▶ _Objective A_
According to the biographical text on Malcolm Jones Howard, who appointed him to the United States Foreign Intelligence Surveillance Court?
▶ _Objective B_
Write the next part of the biographical text on Malcolm Jones Howard, picking up after its last sentence.

▶ _Excerpted text_
◆ ◆ ◆ ◆ ◆

Senior Judge of the United States District Court for the Eastern District of North Carolina
- In office December 31, 2005 – January 12, 2025

Judge of the United States Foreign Intelligence Surveillance Court
- In office May 19, 2005 – January 8, 2012
- Appointed by: John Roberts
- Preceded by: Harold Baker
- Succeeded by: Raymond Dearie

Judge of the United States District Court for the Eastern District of North Carolina
- In office February 26, 1988 – December 31, 2005
- Appointed by: Ronald Reagan
- Preceded by: Seat established by 98 Stat. 333
- Succeeded by: Richard E. Myers II

Personal details
- Born: June 24, 1939 Kinston, North Carolina, U.S.
- Died: January 12, 2025 (aged 85)
- Education: United States Military Academy (BS) Wake Forest University (JD)

= Malcolm Jones Howard =

American judge (1939–2025)

Malcolm Jones Howard (June 24, 1939 – January 12, 2025) was a United States district judge of the United States District Court for the Eastern District of North Carolina.

==Background==
Howard was born in Kinston, North Carolina. He received a Bachelor of Science degree from United States Military Academy at West Point in 1962 and a Juris Doctor from Wake Forest University School of Law in 1970. From 1962 to 1972, he served as a major in the United States Army. He was a legislative counsel for the United States Secretary of the Army, from 1971 to 1972.

◆ ◆ ◆ ◆ ◆

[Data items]
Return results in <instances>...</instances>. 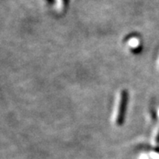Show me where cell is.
<instances>
[{"mask_svg": "<svg viewBox=\"0 0 159 159\" xmlns=\"http://www.w3.org/2000/svg\"><path fill=\"white\" fill-rule=\"evenodd\" d=\"M127 100H128V93L125 90H123L120 93L118 100V105L116 107V114H115V124L120 125L123 123L124 119V113H125L126 106H127Z\"/></svg>", "mask_w": 159, "mask_h": 159, "instance_id": "6da1fadb", "label": "cell"}]
</instances>
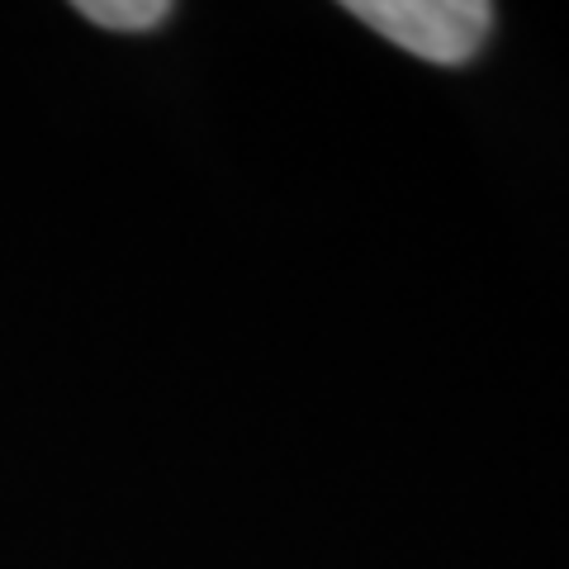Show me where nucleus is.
Instances as JSON below:
<instances>
[{
    "mask_svg": "<svg viewBox=\"0 0 569 569\" xmlns=\"http://www.w3.org/2000/svg\"><path fill=\"white\" fill-rule=\"evenodd\" d=\"M366 29L432 67H466L493 33V6L485 0H351Z\"/></svg>",
    "mask_w": 569,
    "mask_h": 569,
    "instance_id": "1",
    "label": "nucleus"
},
{
    "mask_svg": "<svg viewBox=\"0 0 569 569\" xmlns=\"http://www.w3.org/2000/svg\"><path fill=\"white\" fill-rule=\"evenodd\" d=\"M86 20L114 33H148L157 24H167L171 6L167 0H81L77 6Z\"/></svg>",
    "mask_w": 569,
    "mask_h": 569,
    "instance_id": "2",
    "label": "nucleus"
}]
</instances>
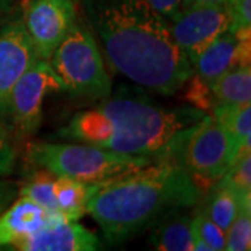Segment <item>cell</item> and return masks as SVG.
Wrapping results in <instances>:
<instances>
[{
    "instance_id": "obj_1",
    "label": "cell",
    "mask_w": 251,
    "mask_h": 251,
    "mask_svg": "<svg viewBox=\"0 0 251 251\" xmlns=\"http://www.w3.org/2000/svg\"><path fill=\"white\" fill-rule=\"evenodd\" d=\"M84 9L110 67L126 78L168 97L194 74L168 20L147 0H84Z\"/></svg>"
},
{
    "instance_id": "obj_2",
    "label": "cell",
    "mask_w": 251,
    "mask_h": 251,
    "mask_svg": "<svg viewBox=\"0 0 251 251\" xmlns=\"http://www.w3.org/2000/svg\"><path fill=\"white\" fill-rule=\"evenodd\" d=\"M196 179L173 161L153 162L141 169L92 186L87 212L110 244L123 243L152 227L162 218L196 205Z\"/></svg>"
},
{
    "instance_id": "obj_3",
    "label": "cell",
    "mask_w": 251,
    "mask_h": 251,
    "mask_svg": "<svg viewBox=\"0 0 251 251\" xmlns=\"http://www.w3.org/2000/svg\"><path fill=\"white\" fill-rule=\"evenodd\" d=\"M204 116L205 112L197 108H168L134 92H117L98 106L77 113L60 135L161 162L177 135Z\"/></svg>"
},
{
    "instance_id": "obj_4",
    "label": "cell",
    "mask_w": 251,
    "mask_h": 251,
    "mask_svg": "<svg viewBox=\"0 0 251 251\" xmlns=\"http://www.w3.org/2000/svg\"><path fill=\"white\" fill-rule=\"evenodd\" d=\"M28 158L38 168H44L56 176L87 184L103 183L153 163L150 158L119 153L84 143L31 144Z\"/></svg>"
},
{
    "instance_id": "obj_5",
    "label": "cell",
    "mask_w": 251,
    "mask_h": 251,
    "mask_svg": "<svg viewBox=\"0 0 251 251\" xmlns=\"http://www.w3.org/2000/svg\"><path fill=\"white\" fill-rule=\"evenodd\" d=\"M48 62L73 95L94 99L110 95L112 82L98 44L85 25L75 21Z\"/></svg>"
},
{
    "instance_id": "obj_6",
    "label": "cell",
    "mask_w": 251,
    "mask_h": 251,
    "mask_svg": "<svg viewBox=\"0 0 251 251\" xmlns=\"http://www.w3.org/2000/svg\"><path fill=\"white\" fill-rule=\"evenodd\" d=\"M237 153L224 126L212 115H205L177 135L165 161L176 162L193 177L212 180L224 176Z\"/></svg>"
},
{
    "instance_id": "obj_7",
    "label": "cell",
    "mask_w": 251,
    "mask_h": 251,
    "mask_svg": "<svg viewBox=\"0 0 251 251\" xmlns=\"http://www.w3.org/2000/svg\"><path fill=\"white\" fill-rule=\"evenodd\" d=\"M66 87L48 60L36 59L11 91L9 126L25 137L35 133L42 122L44 100L52 92H64Z\"/></svg>"
},
{
    "instance_id": "obj_8",
    "label": "cell",
    "mask_w": 251,
    "mask_h": 251,
    "mask_svg": "<svg viewBox=\"0 0 251 251\" xmlns=\"http://www.w3.org/2000/svg\"><path fill=\"white\" fill-rule=\"evenodd\" d=\"M168 23L173 39L191 64L218 36L230 29L226 4H197L180 9Z\"/></svg>"
},
{
    "instance_id": "obj_9",
    "label": "cell",
    "mask_w": 251,
    "mask_h": 251,
    "mask_svg": "<svg viewBox=\"0 0 251 251\" xmlns=\"http://www.w3.org/2000/svg\"><path fill=\"white\" fill-rule=\"evenodd\" d=\"M23 21L38 57L48 60L75 23V3L73 0H31Z\"/></svg>"
},
{
    "instance_id": "obj_10",
    "label": "cell",
    "mask_w": 251,
    "mask_h": 251,
    "mask_svg": "<svg viewBox=\"0 0 251 251\" xmlns=\"http://www.w3.org/2000/svg\"><path fill=\"white\" fill-rule=\"evenodd\" d=\"M36 59L39 57L23 18H13L0 29V122L4 125L9 126L11 91Z\"/></svg>"
},
{
    "instance_id": "obj_11",
    "label": "cell",
    "mask_w": 251,
    "mask_h": 251,
    "mask_svg": "<svg viewBox=\"0 0 251 251\" xmlns=\"http://www.w3.org/2000/svg\"><path fill=\"white\" fill-rule=\"evenodd\" d=\"M251 29L226 31L198 56L194 74L208 84L237 66L250 64Z\"/></svg>"
},
{
    "instance_id": "obj_12",
    "label": "cell",
    "mask_w": 251,
    "mask_h": 251,
    "mask_svg": "<svg viewBox=\"0 0 251 251\" xmlns=\"http://www.w3.org/2000/svg\"><path fill=\"white\" fill-rule=\"evenodd\" d=\"M69 221L60 212L49 211L25 197L14 200L0 214V247L11 246L50 225Z\"/></svg>"
},
{
    "instance_id": "obj_13",
    "label": "cell",
    "mask_w": 251,
    "mask_h": 251,
    "mask_svg": "<svg viewBox=\"0 0 251 251\" xmlns=\"http://www.w3.org/2000/svg\"><path fill=\"white\" fill-rule=\"evenodd\" d=\"M13 249L21 251H95L100 242L90 229L77 221H62L41 229L17 243Z\"/></svg>"
},
{
    "instance_id": "obj_14",
    "label": "cell",
    "mask_w": 251,
    "mask_h": 251,
    "mask_svg": "<svg viewBox=\"0 0 251 251\" xmlns=\"http://www.w3.org/2000/svg\"><path fill=\"white\" fill-rule=\"evenodd\" d=\"M172 212L152 226L151 243L161 251H196L191 218L186 214Z\"/></svg>"
},
{
    "instance_id": "obj_15",
    "label": "cell",
    "mask_w": 251,
    "mask_h": 251,
    "mask_svg": "<svg viewBox=\"0 0 251 251\" xmlns=\"http://www.w3.org/2000/svg\"><path fill=\"white\" fill-rule=\"evenodd\" d=\"M212 116L230 135L237 152L251 150V102L219 103L212 110Z\"/></svg>"
},
{
    "instance_id": "obj_16",
    "label": "cell",
    "mask_w": 251,
    "mask_h": 251,
    "mask_svg": "<svg viewBox=\"0 0 251 251\" xmlns=\"http://www.w3.org/2000/svg\"><path fill=\"white\" fill-rule=\"evenodd\" d=\"M94 184H87L69 177L56 176L53 197L59 212L69 221H78L87 214V204Z\"/></svg>"
},
{
    "instance_id": "obj_17",
    "label": "cell",
    "mask_w": 251,
    "mask_h": 251,
    "mask_svg": "<svg viewBox=\"0 0 251 251\" xmlns=\"http://www.w3.org/2000/svg\"><path fill=\"white\" fill-rule=\"evenodd\" d=\"M214 98L219 103H250L251 69L250 64L237 66L224 73L211 82ZM216 105V106H218Z\"/></svg>"
},
{
    "instance_id": "obj_18",
    "label": "cell",
    "mask_w": 251,
    "mask_h": 251,
    "mask_svg": "<svg viewBox=\"0 0 251 251\" xmlns=\"http://www.w3.org/2000/svg\"><path fill=\"white\" fill-rule=\"evenodd\" d=\"M243 205H251V200L242 198L233 190L216 184L205 200L201 212L226 232Z\"/></svg>"
},
{
    "instance_id": "obj_19",
    "label": "cell",
    "mask_w": 251,
    "mask_h": 251,
    "mask_svg": "<svg viewBox=\"0 0 251 251\" xmlns=\"http://www.w3.org/2000/svg\"><path fill=\"white\" fill-rule=\"evenodd\" d=\"M56 175L46 171L44 168H38L25 181V184L18 188V196L25 197L44 206L49 211L59 212L57 204L53 197V183Z\"/></svg>"
},
{
    "instance_id": "obj_20",
    "label": "cell",
    "mask_w": 251,
    "mask_h": 251,
    "mask_svg": "<svg viewBox=\"0 0 251 251\" xmlns=\"http://www.w3.org/2000/svg\"><path fill=\"white\" fill-rule=\"evenodd\" d=\"M218 184L233 190L242 198L251 200V150L237 153Z\"/></svg>"
},
{
    "instance_id": "obj_21",
    "label": "cell",
    "mask_w": 251,
    "mask_h": 251,
    "mask_svg": "<svg viewBox=\"0 0 251 251\" xmlns=\"http://www.w3.org/2000/svg\"><path fill=\"white\" fill-rule=\"evenodd\" d=\"M196 239V251H222L226 246V232L201 211L191 219Z\"/></svg>"
},
{
    "instance_id": "obj_22",
    "label": "cell",
    "mask_w": 251,
    "mask_h": 251,
    "mask_svg": "<svg viewBox=\"0 0 251 251\" xmlns=\"http://www.w3.org/2000/svg\"><path fill=\"white\" fill-rule=\"evenodd\" d=\"M251 249V205H243L226 230L227 251H247Z\"/></svg>"
},
{
    "instance_id": "obj_23",
    "label": "cell",
    "mask_w": 251,
    "mask_h": 251,
    "mask_svg": "<svg viewBox=\"0 0 251 251\" xmlns=\"http://www.w3.org/2000/svg\"><path fill=\"white\" fill-rule=\"evenodd\" d=\"M188 84V90L186 92V98L194 103V106L202 112H212L218 102L214 98L211 90V84L202 81L198 75L193 74L191 78L186 82Z\"/></svg>"
},
{
    "instance_id": "obj_24",
    "label": "cell",
    "mask_w": 251,
    "mask_h": 251,
    "mask_svg": "<svg viewBox=\"0 0 251 251\" xmlns=\"http://www.w3.org/2000/svg\"><path fill=\"white\" fill-rule=\"evenodd\" d=\"M17 153L11 141L10 127L0 122V177H6L16 168Z\"/></svg>"
},
{
    "instance_id": "obj_25",
    "label": "cell",
    "mask_w": 251,
    "mask_h": 251,
    "mask_svg": "<svg viewBox=\"0 0 251 251\" xmlns=\"http://www.w3.org/2000/svg\"><path fill=\"white\" fill-rule=\"evenodd\" d=\"M230 31L251 29V0H226Z\"/></svg>"
},
{
    "instance_id": "obj_26",
    "label": "cell",
    "mask_w": 251,
    "mask_h": 251,
    "mask_svg": "<svg viewBox=\"0 0 251 251\" xmlns=\"http://www.w3.org/2000/svg\"><path fill=\"white\" fill-rule=\"evenodd\" d=\"M147 3L168 21L179 13L181 6V0H147Z\"/></svg>"
},
{
    "instance_id": "obj_27",
    "label": "cell",
    "mask_w": 251,
    "mask_h": 251,
    "mask_svg": "<svg viewBox=\"0 0 251 251\" xmlns=\"http://www.w3.org/2000/svg\"><path fill=\"white\" fill-rule=\"evenodd\" d=\"M18 187L10 180H0V214L17 198Z\"/></svg>"
},
{
    "instance_id": "obj_28",
    "label": "cell",
    "mask_w": 251,
    "mask_h": 251,
    "mask_svg": "<svg viewBox=\"0 0 251 251\" xmlns=\"http://www.w3.org/2000/svg\"><path fill=\"white\" fill-rule=\"evenodd\" d=\"M20 6L21 0H0V29L13 18L20 17L17 13Z\"/></svg>"
},
{
    "instance_id": "obj_29",
    "label": "cell",
    "mask_w": 251,
    "mask_h": 251,
    "mask_svg": "<svg viewBox=\"0 0 251 251\" xmlns=\"http://www.w3.org/2000/svg\"><path fill=\"white\" fill-rule=\"evenodd\" d=\"M197 4H226V0H181L180 9H187Z\"/></svg>"
},
{
    "instance_id": "obj_30",
    "label": "cell",
    "mask_w": 251,
    "mask_h": 251,
    "mask_svg": "<svg viewBox=\"0 0 251 251\" xmlns=\"http://www.w3.org/2000/svg\"><path fill=\"white\" fill-rule=\"evenodd\" d=\"M73 1H74V3H77V1H80V0H73Z\"/></svg>"
}]
</instances>
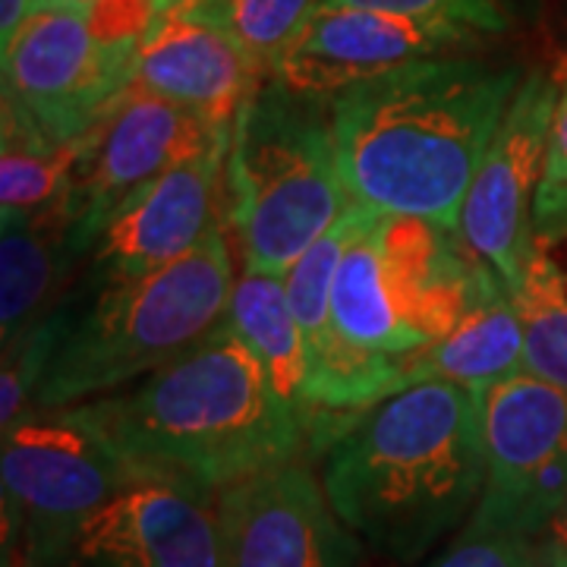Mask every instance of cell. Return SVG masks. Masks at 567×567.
Segmentation results:
<instances>
[{
    "mask_svg": "<svg viewBox=\"0 0 567 567\" xmlns=\"http://www.w3.org/2000/svg\"><path fill=\"white\" fill-rule=\"evenodd\" d=\"M268 80L262 66L221 29L171 7L145 32L133 82L218 130H234L237 114Z\"/></svg>",
    "mask_w": 567,
    "mask_h": 567,
    "instance_id": "obj_16",
    "label": "cell"
},
{
    "mask_svg": "<svg viewBox=\"0 0 567 567\" xmlns=\"http://www.w3.org/2000/svg\"><path fill=\"white\" fill-rule=\"evenodd\" d=\"M218 514L224 567H357V536L300 461L221 488Z\"/></svg>",
    "mask_w": 567,
    "mask_h": 567,
    "instance_id": "obj_12",
    "label": "cell"
},
{
    "mask_svg": "<svg viewBox=\"0 0 567 567\" xmlns=\"http://www.w3.org/2000/svg\"><path fill=\"white\" fill-rule=\"evenodd\" d=\"M322 7H365L420 20L464 25L476 35H502L514 17V0H322Z\"/></svg>",
    "mask_w": 567,
    "mask_h": 567,
    "instance_id": "obj_25",
    "label": "cell"
},
{
    "mask_svg": "<svg viewBox=\"0 0 567 567\" xmlns=\"http://www.w3.org/2000/svg\"><path fill=\"white\" fill-rule=\"evenodd\" d=\"M524 344L527 334L517 300L505 284H495L457 331L401 357V369L406 388L439 379L488 388L524 372Z\"/></svg>",
    "mask_w": 567,
    "mask_h": 567,
    "instance_id": "obj_17",
    "label": "cell"
},
{
    "mask_svg": "<svg viewBox=\"0 0 567 567\" xmlns=\"http://www.w3.org/2000/svg\"><path fill=\"white\" fill-rule=\"evenodd\" d=\"M82 3H95V0H82Z\"/></svg>",
    "mask_w": 567,
    "mask_h": 567,
    "instance_id": "obj_29",
    "label": "cell"
},
{
    "mask_svg": "<svg viewBox=\"0 0 567 567\" xmlns=\"http://www.w3.org/2000/svg\"><path fill=\"white\" fill-rule=\"evenodd\" d=\"M234 284V256L221 227L155 275L99 290L76 287L44 316L51 350L35 410L107 398L158 372L224 322Z\"/></svg>",
    "mask_w": 567,
    "mask_h": 567,
    "instance_id": "obj_4",
    "label": "cell"
},
{
    "mask_svg": "<svg viewBox=\"0 0 567 567\" xmlns=\"http://www.w3.org/2000/svg\"><path fill=\"white\" fill-rule=\"evenodd\" d=\"M429 567H543L533 539L524 536H473L461 533L457 543Z\"/></svg>",
    "mask_w": 567,
    "mask_h": 567,
    "instance_id": "obj_26",
    "label": "cell"
},
{
    "mask_svg": "<svg viewBox=\"0 0 567 567\" xmlns=\"http://www.w3.org/2000/svg\"><path fill=\"white\" fill-rule=\"evenodd\" d=\"M483 35L442 20H420L365 7H319L284 51L271 80L290 92L331 99L357 82L375 80L406 63L470 51Z\"/></svg>",
    "mask_w": 567,
    "mask_h": 567,
    "instance_id": "obj_13",
    "label": "cell"
},
{
    "mask_svg": "<svg viewBox=\"0 0 567 567\" xmlns=\"http://www.w3.org/2000/svg\"><path fill=\"white\" fill-rule=\"evenodd\" d=\"M483 391L423 382L316 429L324 495L360 543L410 565L473 517L486 486Z\"/></svg>",
    "mask_w": 567,
    "mask_h": 567,
    "instance_id": "obj_2",
    "label": "cell"
},
{
    "mask_svg": "<svg viewBox=\"0 0 567 567\" xmlns=\"http://www.w3.org/2000/svg\"><path fill=\"white\" fill-rule=\"evenodd\" d=\"M328 99L268 80L234 121L227 221L246 271L287 275L350 208Z\"/></svg>",
    "mask_w": 567,
    "mask_h": 567,
    "instance_id": "obj_5",
    "label": "cell"
},
{
    "mask_svg": "<svg viewBox=\"0 0 567 567\" xmlns=\"http://www.w3.org/2000/svg\"><path fill=\"white\" fill-rule=\"evenodd\" d=\"M140 44L107 39L92 3L51 0L3 48V104L48 140L73 145L133 85Z\"/></svg>",
    "mask_w": 567,
    "mask_h": 567,
    "instance_id": "obj_7",
    "label": "cell"
},
{
    "mask_svg": "<svg viewBox=\"0 0 567 567\" xmlns=\"http://www.w3.org/2000/svg\"><path fill=\"white\" fill-rule=\"evenodd\" d=\"M524 319V369L567 388V265L536 244L527 281L514 293Z\"/></svg>",
    "mask_w": 567,
    "mask_h": 567,
    "instance_id": "obj_23",
    "label": "cell"
},
{
    "mask_svg": "<svg viewBox=\"0 0 567 567\" xmlns=\"http://www.w3.org/2000/svg\"><path fill=\"white\" fill-rule=\"evenodd\" d=\"M375 237L394 306L429 344L457 331L473 306L502 284L464 234L445 224L382 215Z\"/></svg>",
    "mask_w": 567,
    "mask_h": 567,
    "instance_id": "obj_15",
    "label": "cell"
},
{
    "mask_svg": "<svg viewBox=\"0 0 567 567\" xmlns=\"http://www.w3.org/2000/svg\"><path fill=\"white\" fill-rule=\"evenodd\" d=\"M486 486L466 520L473 536H511V517L529 483L567 451V388L514 372L483 391Z\"/></svg>",
    "mask_w": 567,
    "mask_h": 567,
    "instance_id": "obj_14",
    "label": "cell"
},
{
    "mask_svg": "<svg viewBox=\"0 0 567 567\" xmlns=\"http://www.w3.org/2000/svg\"><path fill=\"white\" fill-rule=\"evenodd\" d=\"M48 567H224L218 492L145 470Z\"/></svg>",
    "mask_w": 567,
    "mask_h": 567,
    "instance_id": "obj_11",
    "label": "cell"
},
{
    "mask_svg": "<svg viewBox=\"0 0 567 567\" xmlns=\"http://www.w3.org/2000/svg\"><path fill=\"white\" fill-rule=\"evenodd\" d=\"M379 221L382 215H372L341 256L331 284V331L344 344L365 353L406 357L429 341L398 312L394 297L388 290L375 237Z\"/></svg>",
    "mask_w": 567,
    "mask_h": 567,
    "instance_id": "obj_18",
    "label": "cell"
},
{
    "mask_svg": "<svg viewBox=\"0 0 567 567\" xmlns=\"http://www.w3.org/2000/svg\"><path fill=\"white\" fill-rule=\"evenodd\" d=\"M533 543H536L543 567H567V502Z\"/></svg>",
    "mask_w": 567,
    "mask_h": 567,
    "instance_id": "obj_27",
    "label": "cell"
},
{
    "mask_svg": "<svg viewBox=\"0 0 567 567\" xmlns=\"http://www.w3.org/2000/svg\"><path fill=\"white\" fill-rule=\"evenodd\" d=\"M140 473L76 406L25 413L3 432V558L13 551V567H48Z\"/></svg>",
    "mask_w": 567,
    "mask_h": 567,
    "instance_id": "obj_6",
    "label": "cell"
},
{
    "mask_svg": "<svg viewBox=\"0 0 567 567\" xmlns=\"http://www.w3.org/2000/svg\"><path fill=\"white\" fill-rule=\"evenodd\" d=\"M558 76V102L548 130L546 167L533 203V234L536 244L551 246L567 240V63Z\"/></svg>",
    "mask_w": 567,
    "mask_h": 567,
    "instance_id": "obj_24",
    "label": "cell"
},
{
    "mask_svg": "<svg viewBox=\"0 0 567 567\" xmlns=\"http://www.w3.org/2000/svg\"><path fill=\"white\" fill-rule=\"evenodd\" d=\"M524 80L520 63L454 51L331 95L350 199L461 230L466 193Z\"/></svg>",
    "mask_w": 567,
    "mask_h": 567,
    "instance_id": "obj_1",
    "label": "cell"
},
{
    "mask_svg": "<svg viewBox=\"0 0 567 567\" xmlns=\"http://www.w3.org/2000/svg\"><path fill=\"white\" fill-rule=\"evenodd\" d=\"M230 133L136 82L123 89L73 142L61 215L76 262L140 186Z\"/></svg>",
    "mask_w": 567,
    "mask_h": 567,
    "instance_id": "obj_8",
    "label": "cell"
},
{
    "mask_svg": "<svg viewBox=\"0 0 567 567\" xmlns=\"http://www.w3.org/2000/svg\"><path fill=\"white\" fill-rule=\"evenodd\" d=\"M227 155L230 136H221L140 186L89 249L82 290L155 275L221 230L227 218Z\"/></svg>",
    "mask_w": 567,
    "mask_h": 567,
    "instance_id": "obj_9",
    "label": "cell"
},
{
    "mask_svg": "<svg viewBox=\"0 0 567 567\" xmlns=\"http://www.w3.org/2000/svg\"><path fill=\"white\" fill-rule=\"evenodd\" d=\"M73 145L48 140L3 104L0 142V221L41 218L63 205Z\"/></svg>",
    "mask_w": 567,
    "mask_h": 567,
    "instance_id": "obj_21",
    "label": "cell"
},
{
    "mask_svg": "<svg viewBox=\"0 0 567 567\" xmlns=\"http://www.w3.org/2000/svg\"><path fill=\"white\" fill-rule=\"evenodd\" d=\"M555 102L558 76L543 70L527 73L461 212L466 246L502 278L511 293L524 287L536 252L533 203L546 167Z\"/></svg>",
    "mask_w": 567,
    "mask_h": 567,
    "instance_id": "obj_10",
    "label": "cell"
},
{
    "mask_svg": "<svg viewBox=\"0 0 567 567\" xmlns=\"http://www.w3.org/2000/svg\"><path fill=\"white\" fill-rule=\"evenodd\" d=\"M76 262L66 244L61 208L41 218L0 221V334L3 347L17 344L22 334L61 303L66 265Z\"/></svg>",
    "mask_w": 567,
    "mask_h": 567,
    "instance_id": "obj_19",
    "label": "cell"
},
{
    "mask_svg": "<svg viewBox=\"0 0 567 567\" xmlns=\"http://www.w3.org/2000/svg\"><path fill=\"white\" fill-rule=\"evenodd\" d=\"M73 406L133 466L212 492L309 451L300 410L227 319L136 385Z\"/></svg>",
    "mask_w": 567,
    "mask_h": 567,
    "instance_id": "obj_3",
    "label": "cell"
},
{
    "mask_svg": "<svg viewBox=\"0 0 567 567\" xmlns=\"http://www.w3.org/2000/svg\"><path fill=\"white\" fill-rule=\"evenodd\" d=\"M224 319L262 360L278 394L287 404L297 406L306 420V347L287 300L284 275L244 268V275L234 284Z\"/></svg>",
    "mask_w": 567,
    "mask_h": 567,
    "instance_id": "obj_20",
    "label": "cell"
},
{
    "mask_svg": "<svg viewBox=\"0 0 567 567\" xmlns=\"http://www.w3.org/2000/svg\"><path fill=\"white\" fill-rule=\"evenodd\" d=\"M51 0H0V51L17 39L25 22L39 13L41 7H48Z\"/></svg>",
    "mask_w": 567,
    "mask_h": 567,
    "instance_id": "obj_28",
    "label": "cell"
},
{
    "mask_svg": "<svg viewBox=\"0 0 567 567\" xmlns=\"http://www.w3.org/2000/svg\"><path fill=\"white\" fill-rule=\"evenodd\" d=\"M322 0H177L174 10L221 29L271 76ZM171 10V7H167Z\"/></svg>",
    "mask_w": 567,
    "mask_h": 567,
    "instance_id": "obj_22",
    "label": "cell"
}]
</instances>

◆ ◆ ◆ ◆ ◆

▶ _Final answer A_
John Roberts

▶ _Final answer B_
Howard died on January 12, 2025, at the age of 85.

==Early career==
After his military service, he worked as general counsel and marketing manager for Dixon Marketing, Inc. in Kinston in 1972. He was an assistant United States attorney of the Eastern District of North Carolina from 1973 to 1974. In 1974, he was a deputy special counsel of the Executive Office of the President of the United States. He was in private practice in Greenville, North Carolina from 1975 to 1988, and was a civilian aide to the United States Secretary of the Army for North Carolina, from 1986 to 1988.

==Federal judicial service==
Howard was nominated by President Ronald Reagan on September 10, 1987, to the United States District Court for the Eastern District of North Carolina, to a new seat authorized by 98 Stat. 333. He was confirmed by the United States Senate on February 25, 1988, and received commission on February 26, 1988. He assumed senior status on December 31, 2005. Howard served as a Judge of the United States Foreign Intelligence Surveillance Court from 2005 to 2012.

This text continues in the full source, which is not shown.